Can we optimize JVM stack size?
The effect of -Xss JVM option, and inefficient memory allocation on MacOS
I’ll try to answer the following questions with some tests and measurements:
- What does the -Xss JVM argument actually do? How does it affect memory usage?
- Can scalability be improved by adjusting the JVM stack size?
In the course of these tests, I encountered memory allocation problem on MacOS.
Default JVM stack size
The default stack size for ARM64 platform is twice that of X86 platform:
$ java -XX:+PrintFlagsFinal -version | grep -i threadstack
intx CompilerThreadStackSize = 2048
intx ThreadStackSize = 2048
intx VMThreadStackSize = 2048
ThreadStackSize : Stack size used by the application, can be set with ‘-Xss’

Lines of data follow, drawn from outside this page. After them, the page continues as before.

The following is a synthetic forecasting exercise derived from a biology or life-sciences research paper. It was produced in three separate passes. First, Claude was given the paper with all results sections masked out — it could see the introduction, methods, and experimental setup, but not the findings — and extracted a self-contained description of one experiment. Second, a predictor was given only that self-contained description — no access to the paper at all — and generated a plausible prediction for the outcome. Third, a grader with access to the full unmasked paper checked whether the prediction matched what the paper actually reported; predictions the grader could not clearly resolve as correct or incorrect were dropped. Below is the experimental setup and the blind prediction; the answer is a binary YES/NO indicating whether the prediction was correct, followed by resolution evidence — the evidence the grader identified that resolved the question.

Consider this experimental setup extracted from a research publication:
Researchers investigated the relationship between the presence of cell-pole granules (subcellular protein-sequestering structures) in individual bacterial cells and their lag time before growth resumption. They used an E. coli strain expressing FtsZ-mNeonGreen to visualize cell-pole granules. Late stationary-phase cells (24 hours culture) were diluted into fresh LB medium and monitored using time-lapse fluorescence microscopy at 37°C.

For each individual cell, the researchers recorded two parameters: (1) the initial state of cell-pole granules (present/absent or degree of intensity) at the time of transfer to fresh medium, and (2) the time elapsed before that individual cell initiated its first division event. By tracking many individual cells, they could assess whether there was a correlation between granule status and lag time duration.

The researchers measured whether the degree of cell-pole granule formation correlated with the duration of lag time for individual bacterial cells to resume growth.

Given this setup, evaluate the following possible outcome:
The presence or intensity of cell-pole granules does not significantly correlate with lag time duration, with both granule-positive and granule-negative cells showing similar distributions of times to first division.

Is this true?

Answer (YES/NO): NO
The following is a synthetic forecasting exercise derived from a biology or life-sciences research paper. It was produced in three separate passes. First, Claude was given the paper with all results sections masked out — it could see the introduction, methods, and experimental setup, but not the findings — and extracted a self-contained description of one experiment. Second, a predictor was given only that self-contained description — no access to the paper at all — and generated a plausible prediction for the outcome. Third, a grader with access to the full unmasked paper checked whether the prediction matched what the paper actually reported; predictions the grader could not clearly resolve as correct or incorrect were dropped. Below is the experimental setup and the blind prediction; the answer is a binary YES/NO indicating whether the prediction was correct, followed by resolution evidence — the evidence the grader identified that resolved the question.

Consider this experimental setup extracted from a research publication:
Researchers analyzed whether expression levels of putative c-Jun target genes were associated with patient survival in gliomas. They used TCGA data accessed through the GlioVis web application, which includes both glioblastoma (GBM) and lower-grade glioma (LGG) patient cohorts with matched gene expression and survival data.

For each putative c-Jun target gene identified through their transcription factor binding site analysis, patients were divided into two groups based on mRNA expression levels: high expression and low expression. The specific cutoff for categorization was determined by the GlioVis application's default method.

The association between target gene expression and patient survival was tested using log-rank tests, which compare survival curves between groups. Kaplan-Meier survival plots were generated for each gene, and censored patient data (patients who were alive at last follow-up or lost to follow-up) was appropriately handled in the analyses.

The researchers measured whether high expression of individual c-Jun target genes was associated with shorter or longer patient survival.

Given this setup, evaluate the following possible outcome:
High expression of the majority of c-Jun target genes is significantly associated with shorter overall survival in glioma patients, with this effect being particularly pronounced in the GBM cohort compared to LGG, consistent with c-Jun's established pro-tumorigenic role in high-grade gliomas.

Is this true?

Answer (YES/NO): NO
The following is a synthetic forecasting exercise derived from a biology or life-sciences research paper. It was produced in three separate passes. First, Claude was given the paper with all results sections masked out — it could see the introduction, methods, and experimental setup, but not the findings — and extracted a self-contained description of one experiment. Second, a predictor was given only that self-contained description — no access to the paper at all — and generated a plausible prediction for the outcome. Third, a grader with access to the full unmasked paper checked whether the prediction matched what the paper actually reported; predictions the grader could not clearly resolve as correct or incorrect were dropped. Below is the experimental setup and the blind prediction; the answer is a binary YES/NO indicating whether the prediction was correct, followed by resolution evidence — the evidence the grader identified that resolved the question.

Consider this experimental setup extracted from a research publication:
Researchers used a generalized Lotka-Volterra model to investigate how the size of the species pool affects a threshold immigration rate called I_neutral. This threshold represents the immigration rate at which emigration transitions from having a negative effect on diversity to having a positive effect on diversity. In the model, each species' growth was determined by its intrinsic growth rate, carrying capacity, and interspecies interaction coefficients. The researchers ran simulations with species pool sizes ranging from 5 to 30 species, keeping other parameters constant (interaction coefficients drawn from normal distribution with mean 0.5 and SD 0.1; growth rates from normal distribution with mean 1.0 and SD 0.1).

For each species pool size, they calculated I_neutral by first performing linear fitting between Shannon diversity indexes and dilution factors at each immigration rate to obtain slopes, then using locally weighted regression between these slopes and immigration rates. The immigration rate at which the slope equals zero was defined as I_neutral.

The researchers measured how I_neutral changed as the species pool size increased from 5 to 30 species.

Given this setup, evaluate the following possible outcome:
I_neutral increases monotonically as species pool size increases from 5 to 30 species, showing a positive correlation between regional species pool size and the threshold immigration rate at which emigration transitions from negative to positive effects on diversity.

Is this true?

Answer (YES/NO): NO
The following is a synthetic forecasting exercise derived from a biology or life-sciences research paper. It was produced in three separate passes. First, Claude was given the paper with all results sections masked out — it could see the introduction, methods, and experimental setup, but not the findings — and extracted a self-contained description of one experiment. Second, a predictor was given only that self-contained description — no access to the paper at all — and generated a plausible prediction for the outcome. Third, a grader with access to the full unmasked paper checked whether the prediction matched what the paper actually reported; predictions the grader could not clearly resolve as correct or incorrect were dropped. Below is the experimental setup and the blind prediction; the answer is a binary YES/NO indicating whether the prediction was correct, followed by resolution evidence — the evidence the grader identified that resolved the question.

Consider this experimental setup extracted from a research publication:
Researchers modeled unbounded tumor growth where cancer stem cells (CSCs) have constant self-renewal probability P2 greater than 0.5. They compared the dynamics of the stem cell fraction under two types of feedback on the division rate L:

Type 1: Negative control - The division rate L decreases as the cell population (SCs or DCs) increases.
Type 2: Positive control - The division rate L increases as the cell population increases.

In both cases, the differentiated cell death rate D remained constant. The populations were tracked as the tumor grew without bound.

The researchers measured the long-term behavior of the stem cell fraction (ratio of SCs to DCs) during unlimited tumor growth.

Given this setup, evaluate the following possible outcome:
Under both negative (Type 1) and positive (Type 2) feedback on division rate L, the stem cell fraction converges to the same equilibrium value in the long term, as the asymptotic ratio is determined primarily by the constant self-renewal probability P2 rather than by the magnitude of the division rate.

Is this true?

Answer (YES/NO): NO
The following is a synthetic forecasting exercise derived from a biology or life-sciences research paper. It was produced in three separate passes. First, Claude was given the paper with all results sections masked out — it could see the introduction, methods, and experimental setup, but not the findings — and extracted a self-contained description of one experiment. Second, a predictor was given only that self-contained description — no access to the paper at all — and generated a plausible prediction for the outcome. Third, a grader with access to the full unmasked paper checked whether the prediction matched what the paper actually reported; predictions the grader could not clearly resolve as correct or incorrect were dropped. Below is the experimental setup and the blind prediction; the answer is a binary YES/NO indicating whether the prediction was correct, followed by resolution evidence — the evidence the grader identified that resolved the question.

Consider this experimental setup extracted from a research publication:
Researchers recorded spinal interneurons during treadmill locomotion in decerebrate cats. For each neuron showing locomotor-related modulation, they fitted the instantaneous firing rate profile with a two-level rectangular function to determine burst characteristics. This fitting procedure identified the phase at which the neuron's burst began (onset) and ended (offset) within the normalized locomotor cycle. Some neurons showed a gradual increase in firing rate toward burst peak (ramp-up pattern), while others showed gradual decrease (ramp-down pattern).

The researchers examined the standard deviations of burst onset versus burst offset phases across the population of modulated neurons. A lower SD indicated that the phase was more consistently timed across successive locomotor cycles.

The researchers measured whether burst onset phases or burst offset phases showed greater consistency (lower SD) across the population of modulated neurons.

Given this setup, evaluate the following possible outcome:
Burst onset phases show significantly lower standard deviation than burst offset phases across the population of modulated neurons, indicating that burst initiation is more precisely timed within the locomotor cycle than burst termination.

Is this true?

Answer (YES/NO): NO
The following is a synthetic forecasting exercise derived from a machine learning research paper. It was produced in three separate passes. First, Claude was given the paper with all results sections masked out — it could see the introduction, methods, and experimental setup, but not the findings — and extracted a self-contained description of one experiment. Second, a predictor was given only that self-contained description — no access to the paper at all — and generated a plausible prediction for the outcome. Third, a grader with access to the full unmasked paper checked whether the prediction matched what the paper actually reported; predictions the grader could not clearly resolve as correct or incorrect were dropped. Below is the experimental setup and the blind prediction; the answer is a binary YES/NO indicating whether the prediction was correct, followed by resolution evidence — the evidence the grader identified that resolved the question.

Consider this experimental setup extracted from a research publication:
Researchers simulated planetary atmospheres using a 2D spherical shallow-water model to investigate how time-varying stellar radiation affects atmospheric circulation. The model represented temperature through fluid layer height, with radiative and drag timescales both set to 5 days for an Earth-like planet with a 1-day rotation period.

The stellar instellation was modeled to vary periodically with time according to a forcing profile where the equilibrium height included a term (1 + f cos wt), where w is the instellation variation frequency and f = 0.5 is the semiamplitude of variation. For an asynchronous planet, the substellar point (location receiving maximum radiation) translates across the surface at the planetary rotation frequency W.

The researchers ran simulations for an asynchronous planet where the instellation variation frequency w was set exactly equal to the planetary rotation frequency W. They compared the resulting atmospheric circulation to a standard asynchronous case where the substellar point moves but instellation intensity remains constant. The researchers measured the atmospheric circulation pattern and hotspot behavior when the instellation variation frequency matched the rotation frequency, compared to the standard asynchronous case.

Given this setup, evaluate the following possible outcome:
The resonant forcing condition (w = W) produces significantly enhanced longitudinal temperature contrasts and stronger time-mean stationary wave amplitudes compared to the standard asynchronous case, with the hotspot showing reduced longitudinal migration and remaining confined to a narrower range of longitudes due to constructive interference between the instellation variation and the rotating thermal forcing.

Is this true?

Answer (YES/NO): NO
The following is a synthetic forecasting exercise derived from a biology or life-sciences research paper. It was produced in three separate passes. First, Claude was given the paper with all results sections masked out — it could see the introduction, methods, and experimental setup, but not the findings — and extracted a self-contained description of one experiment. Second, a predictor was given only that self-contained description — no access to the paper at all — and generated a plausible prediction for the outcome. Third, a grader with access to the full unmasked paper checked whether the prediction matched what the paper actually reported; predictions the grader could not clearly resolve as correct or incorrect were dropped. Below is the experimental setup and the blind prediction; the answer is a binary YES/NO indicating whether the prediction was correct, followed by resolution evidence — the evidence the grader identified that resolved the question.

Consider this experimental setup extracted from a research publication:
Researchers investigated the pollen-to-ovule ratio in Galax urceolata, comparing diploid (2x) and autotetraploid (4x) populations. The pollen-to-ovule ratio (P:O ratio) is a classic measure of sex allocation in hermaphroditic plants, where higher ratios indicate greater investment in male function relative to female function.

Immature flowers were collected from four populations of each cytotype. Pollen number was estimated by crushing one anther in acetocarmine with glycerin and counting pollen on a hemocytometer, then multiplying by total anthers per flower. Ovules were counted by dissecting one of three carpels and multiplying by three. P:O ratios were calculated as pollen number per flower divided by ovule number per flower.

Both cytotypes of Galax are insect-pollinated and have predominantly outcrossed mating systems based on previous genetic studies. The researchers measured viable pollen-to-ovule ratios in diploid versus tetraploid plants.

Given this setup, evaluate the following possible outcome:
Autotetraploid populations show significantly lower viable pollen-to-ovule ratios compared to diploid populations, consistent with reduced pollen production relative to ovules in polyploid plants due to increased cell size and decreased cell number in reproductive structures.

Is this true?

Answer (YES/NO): NO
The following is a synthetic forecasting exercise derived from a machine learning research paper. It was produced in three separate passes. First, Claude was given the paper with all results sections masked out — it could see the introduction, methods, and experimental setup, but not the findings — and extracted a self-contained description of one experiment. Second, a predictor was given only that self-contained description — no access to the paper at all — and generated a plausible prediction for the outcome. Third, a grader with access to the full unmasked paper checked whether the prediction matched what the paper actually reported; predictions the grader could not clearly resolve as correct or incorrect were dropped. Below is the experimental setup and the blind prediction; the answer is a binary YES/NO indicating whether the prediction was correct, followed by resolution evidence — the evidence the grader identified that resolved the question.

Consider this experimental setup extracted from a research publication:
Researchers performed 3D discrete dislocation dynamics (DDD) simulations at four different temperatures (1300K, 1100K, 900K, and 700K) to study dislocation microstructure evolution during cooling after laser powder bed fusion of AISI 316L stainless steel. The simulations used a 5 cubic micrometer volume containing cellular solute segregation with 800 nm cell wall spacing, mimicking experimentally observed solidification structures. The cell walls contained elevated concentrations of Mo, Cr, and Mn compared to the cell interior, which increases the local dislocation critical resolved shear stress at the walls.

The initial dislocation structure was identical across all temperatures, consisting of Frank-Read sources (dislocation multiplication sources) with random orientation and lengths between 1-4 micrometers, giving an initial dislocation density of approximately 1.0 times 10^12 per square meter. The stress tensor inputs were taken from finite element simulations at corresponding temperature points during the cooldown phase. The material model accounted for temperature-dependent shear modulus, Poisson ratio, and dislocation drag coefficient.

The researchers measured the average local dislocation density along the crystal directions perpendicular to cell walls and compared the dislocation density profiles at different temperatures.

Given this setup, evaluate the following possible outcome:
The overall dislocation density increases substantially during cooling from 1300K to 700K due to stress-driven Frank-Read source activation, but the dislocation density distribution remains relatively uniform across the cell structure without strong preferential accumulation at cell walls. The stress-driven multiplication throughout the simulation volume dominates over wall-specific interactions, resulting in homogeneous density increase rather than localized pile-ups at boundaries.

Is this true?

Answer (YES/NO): NO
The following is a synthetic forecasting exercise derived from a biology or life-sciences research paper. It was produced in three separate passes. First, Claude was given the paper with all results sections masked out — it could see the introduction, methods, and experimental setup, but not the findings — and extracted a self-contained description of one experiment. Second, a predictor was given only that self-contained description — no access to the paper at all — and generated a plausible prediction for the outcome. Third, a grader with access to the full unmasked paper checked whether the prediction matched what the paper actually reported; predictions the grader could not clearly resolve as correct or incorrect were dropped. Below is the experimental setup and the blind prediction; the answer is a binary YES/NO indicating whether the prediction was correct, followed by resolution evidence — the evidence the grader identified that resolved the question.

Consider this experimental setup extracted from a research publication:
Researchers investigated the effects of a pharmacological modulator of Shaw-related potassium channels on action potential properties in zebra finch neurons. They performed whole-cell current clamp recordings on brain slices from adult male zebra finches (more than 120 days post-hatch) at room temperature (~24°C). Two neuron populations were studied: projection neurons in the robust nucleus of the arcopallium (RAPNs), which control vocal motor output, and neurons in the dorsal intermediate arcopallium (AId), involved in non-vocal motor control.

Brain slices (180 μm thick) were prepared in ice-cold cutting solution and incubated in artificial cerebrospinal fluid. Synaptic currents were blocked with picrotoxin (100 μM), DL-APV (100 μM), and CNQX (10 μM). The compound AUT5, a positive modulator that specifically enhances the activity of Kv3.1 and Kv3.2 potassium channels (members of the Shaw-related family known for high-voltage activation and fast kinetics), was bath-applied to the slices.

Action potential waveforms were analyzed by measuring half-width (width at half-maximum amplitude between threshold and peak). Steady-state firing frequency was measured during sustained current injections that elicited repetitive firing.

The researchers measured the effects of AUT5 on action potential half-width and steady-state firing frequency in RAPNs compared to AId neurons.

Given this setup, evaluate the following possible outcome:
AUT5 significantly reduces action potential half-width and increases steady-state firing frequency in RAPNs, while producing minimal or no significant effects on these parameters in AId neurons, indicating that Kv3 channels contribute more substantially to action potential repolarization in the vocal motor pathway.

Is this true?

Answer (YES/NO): YES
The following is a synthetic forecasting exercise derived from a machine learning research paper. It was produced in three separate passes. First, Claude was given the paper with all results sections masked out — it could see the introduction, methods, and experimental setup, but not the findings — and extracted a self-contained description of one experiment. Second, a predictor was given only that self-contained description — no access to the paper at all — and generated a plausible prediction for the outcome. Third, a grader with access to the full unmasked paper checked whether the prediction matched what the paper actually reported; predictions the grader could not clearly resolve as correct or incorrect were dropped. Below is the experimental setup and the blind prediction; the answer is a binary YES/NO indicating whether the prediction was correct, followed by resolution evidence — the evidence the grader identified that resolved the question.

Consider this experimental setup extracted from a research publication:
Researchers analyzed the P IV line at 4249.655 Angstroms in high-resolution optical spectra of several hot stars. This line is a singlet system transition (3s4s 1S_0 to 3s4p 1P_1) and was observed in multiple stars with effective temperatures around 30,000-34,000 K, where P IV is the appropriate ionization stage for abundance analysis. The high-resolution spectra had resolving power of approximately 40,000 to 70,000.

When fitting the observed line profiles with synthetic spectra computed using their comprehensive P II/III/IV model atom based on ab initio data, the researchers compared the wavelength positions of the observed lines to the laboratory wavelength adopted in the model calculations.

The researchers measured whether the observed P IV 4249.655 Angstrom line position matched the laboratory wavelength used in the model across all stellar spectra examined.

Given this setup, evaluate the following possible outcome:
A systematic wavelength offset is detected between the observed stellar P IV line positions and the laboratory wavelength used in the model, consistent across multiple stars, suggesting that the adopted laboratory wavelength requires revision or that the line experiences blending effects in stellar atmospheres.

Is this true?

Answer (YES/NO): YES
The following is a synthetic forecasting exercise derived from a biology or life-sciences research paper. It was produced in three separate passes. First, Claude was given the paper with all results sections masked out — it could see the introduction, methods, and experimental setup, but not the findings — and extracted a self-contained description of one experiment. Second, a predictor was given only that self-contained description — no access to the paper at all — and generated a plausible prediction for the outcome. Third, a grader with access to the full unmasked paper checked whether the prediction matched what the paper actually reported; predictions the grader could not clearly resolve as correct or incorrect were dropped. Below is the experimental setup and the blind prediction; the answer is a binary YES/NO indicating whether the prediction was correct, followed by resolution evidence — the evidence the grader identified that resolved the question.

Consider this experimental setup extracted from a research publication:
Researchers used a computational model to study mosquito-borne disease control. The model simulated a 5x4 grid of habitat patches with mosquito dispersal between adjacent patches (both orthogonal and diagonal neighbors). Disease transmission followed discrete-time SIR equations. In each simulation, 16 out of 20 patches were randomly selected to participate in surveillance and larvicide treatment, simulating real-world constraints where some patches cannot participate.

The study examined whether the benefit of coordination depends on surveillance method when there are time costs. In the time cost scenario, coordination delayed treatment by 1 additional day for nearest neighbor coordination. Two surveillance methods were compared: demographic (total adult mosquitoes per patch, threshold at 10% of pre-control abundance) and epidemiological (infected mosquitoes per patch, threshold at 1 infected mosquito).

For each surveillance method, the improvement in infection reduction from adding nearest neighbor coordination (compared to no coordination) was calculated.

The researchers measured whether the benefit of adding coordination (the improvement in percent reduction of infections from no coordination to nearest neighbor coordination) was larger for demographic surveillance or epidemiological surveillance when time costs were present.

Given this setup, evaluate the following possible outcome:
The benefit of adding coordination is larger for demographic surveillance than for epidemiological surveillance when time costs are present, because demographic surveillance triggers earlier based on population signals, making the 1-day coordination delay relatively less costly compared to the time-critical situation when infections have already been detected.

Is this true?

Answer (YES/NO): NO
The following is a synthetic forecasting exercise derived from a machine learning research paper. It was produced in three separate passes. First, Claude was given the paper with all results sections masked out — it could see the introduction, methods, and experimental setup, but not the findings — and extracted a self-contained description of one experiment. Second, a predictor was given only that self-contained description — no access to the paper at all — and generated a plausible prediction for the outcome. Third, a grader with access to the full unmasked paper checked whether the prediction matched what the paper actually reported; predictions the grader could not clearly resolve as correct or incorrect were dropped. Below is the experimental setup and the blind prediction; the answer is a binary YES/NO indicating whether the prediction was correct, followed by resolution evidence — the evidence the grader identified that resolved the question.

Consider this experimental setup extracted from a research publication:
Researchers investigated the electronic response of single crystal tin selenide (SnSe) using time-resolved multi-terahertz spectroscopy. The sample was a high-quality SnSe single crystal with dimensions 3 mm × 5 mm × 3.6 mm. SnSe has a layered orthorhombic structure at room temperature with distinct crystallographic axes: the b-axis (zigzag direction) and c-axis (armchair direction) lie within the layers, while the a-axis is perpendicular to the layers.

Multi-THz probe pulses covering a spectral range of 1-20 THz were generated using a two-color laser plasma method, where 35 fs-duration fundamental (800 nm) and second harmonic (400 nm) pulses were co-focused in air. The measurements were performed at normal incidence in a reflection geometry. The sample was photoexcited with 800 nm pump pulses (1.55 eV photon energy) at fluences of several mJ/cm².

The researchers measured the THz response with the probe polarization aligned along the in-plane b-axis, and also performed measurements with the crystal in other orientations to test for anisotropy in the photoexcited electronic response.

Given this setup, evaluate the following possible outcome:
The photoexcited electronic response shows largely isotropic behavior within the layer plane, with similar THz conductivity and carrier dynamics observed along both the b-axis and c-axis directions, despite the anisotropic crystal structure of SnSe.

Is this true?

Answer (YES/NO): YES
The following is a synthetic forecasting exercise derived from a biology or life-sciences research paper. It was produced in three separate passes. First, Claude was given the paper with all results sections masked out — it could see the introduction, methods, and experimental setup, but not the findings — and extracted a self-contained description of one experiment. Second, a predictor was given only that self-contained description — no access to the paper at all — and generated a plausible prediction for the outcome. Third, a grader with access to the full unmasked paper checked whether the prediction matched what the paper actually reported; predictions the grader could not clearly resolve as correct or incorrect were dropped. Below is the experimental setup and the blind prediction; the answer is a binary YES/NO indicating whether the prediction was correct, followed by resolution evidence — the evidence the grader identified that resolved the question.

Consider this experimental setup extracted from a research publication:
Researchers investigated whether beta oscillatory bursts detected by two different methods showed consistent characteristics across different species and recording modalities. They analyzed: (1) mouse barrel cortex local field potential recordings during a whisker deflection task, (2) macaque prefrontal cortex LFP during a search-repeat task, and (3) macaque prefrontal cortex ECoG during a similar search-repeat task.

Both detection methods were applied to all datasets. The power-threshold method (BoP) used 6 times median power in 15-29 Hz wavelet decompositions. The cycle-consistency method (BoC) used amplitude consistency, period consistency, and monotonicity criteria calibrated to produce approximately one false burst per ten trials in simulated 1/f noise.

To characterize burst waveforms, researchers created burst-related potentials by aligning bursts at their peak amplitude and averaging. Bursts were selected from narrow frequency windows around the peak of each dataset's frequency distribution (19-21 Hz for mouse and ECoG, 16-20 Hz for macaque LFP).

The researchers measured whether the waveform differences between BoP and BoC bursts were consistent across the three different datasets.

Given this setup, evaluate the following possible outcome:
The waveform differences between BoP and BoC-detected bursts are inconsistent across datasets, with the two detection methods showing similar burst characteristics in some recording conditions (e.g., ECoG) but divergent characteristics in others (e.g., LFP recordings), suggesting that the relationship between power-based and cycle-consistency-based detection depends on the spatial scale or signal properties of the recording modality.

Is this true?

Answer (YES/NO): NO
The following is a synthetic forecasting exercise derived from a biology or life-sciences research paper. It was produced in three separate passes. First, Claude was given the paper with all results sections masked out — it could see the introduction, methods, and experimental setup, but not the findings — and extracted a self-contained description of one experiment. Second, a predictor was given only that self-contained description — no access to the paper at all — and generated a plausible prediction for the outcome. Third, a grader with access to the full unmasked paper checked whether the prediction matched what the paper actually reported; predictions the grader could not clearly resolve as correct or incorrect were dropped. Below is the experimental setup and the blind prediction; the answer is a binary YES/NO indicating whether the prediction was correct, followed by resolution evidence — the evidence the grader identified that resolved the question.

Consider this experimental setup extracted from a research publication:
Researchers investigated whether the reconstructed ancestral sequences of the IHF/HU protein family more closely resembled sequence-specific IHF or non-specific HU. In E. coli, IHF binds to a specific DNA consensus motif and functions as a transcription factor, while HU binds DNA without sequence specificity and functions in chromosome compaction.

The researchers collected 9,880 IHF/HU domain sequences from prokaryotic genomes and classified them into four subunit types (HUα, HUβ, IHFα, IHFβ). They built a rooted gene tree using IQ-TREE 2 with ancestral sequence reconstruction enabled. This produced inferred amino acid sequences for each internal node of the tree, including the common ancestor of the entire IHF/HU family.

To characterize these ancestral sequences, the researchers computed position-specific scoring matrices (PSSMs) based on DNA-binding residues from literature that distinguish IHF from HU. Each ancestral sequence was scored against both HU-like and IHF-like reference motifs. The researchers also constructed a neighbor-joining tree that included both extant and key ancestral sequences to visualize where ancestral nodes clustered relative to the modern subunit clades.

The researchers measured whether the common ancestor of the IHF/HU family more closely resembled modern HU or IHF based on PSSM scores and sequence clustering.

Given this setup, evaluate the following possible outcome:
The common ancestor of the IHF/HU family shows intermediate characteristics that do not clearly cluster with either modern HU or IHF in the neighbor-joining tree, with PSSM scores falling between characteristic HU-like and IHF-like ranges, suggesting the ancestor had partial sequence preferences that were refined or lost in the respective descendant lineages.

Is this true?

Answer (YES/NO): NO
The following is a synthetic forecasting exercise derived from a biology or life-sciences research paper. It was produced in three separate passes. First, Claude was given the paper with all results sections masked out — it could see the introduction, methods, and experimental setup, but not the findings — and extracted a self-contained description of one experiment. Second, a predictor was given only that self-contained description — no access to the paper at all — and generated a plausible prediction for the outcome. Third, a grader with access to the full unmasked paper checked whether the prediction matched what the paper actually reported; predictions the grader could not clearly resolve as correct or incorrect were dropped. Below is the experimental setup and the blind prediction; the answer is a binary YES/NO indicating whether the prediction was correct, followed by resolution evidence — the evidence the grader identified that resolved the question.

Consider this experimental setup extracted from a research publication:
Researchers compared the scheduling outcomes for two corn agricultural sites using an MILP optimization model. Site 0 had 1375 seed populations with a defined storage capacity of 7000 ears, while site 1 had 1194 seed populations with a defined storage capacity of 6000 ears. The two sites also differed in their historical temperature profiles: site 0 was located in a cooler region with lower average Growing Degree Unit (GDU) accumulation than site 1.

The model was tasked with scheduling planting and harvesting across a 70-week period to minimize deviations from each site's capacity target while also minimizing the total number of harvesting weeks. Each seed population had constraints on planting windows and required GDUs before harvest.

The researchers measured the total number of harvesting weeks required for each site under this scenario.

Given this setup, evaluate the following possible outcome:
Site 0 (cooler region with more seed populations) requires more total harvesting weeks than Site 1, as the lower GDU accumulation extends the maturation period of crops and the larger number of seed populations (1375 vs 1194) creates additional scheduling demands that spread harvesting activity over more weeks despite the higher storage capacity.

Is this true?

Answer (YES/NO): NO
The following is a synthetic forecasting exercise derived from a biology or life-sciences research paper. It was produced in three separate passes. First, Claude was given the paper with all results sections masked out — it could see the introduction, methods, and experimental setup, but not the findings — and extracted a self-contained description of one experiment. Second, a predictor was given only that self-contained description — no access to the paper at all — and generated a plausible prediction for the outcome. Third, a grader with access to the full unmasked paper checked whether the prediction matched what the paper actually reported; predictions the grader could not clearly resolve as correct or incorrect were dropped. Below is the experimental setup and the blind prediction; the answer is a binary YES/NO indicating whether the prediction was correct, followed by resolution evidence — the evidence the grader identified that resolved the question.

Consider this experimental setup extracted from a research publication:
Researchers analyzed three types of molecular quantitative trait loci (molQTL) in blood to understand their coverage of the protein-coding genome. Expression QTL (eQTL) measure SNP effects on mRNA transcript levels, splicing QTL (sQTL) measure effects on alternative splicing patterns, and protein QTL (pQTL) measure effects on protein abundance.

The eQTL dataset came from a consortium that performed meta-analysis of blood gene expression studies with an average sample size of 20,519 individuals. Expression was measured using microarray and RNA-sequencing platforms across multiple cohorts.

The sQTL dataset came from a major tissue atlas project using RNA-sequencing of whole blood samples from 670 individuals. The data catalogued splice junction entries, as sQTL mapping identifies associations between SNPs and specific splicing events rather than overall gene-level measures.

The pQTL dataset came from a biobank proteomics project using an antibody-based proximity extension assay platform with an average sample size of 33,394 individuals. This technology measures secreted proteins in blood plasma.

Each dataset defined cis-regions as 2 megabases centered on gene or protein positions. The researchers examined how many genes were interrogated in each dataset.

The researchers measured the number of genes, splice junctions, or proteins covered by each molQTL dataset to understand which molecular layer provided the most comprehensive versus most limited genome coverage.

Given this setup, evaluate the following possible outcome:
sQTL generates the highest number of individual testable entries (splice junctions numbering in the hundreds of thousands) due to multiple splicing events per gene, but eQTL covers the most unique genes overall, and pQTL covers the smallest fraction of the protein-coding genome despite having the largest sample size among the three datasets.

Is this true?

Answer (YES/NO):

VMThreadStackSize : Native method stack size, can be set with -XX:VMThreadStackSize
8.0.397 | 11.0.21 | 17.0.9 | 21.0.1 | |
---|---|---|---|---|
x86_64 / MacOS or Linux | 1024 | 1024 | 1024 | 1024 |
ARM64 / MacOS | 2048 | 2048 | 2048 | 2048 |
ARM64 / Linux | 2048 | 2048 | 2040 | 2040 |
What does the -Xss JVM option do?
It defines how much stack memory per thread is reserved in virtual memory.
Actual memory allocation (virtual to physical mapping) happens dynamically, meaning that this setting determines the maximum size of the stack memory.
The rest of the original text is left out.